Assignment:
Filter the data for "accept" and copy matching lines.

═══ Material provided

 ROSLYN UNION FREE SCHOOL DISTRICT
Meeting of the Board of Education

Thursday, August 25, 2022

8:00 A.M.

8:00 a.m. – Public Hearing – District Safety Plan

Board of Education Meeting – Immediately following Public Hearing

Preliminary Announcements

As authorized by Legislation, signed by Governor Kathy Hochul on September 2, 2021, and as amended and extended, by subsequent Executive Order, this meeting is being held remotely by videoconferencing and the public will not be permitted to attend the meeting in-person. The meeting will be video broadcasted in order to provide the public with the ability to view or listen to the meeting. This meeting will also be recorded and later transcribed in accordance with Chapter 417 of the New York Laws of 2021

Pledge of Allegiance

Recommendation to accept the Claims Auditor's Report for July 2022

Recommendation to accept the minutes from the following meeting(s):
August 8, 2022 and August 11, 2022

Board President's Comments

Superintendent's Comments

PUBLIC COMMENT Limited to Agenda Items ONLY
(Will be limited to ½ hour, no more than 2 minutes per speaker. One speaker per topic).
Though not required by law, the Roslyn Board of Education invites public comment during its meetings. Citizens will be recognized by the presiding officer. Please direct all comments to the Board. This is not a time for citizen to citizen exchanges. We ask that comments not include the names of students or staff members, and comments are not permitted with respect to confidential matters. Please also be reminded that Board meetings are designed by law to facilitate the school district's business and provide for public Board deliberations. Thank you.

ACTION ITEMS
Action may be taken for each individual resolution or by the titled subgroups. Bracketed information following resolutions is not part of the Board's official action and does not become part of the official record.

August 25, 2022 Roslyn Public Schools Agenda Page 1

══════

Task solution:
Recommendation to accept the Claims Auditor's Report for July 2022
Recommendation to accept the minutes from the following meeting(s):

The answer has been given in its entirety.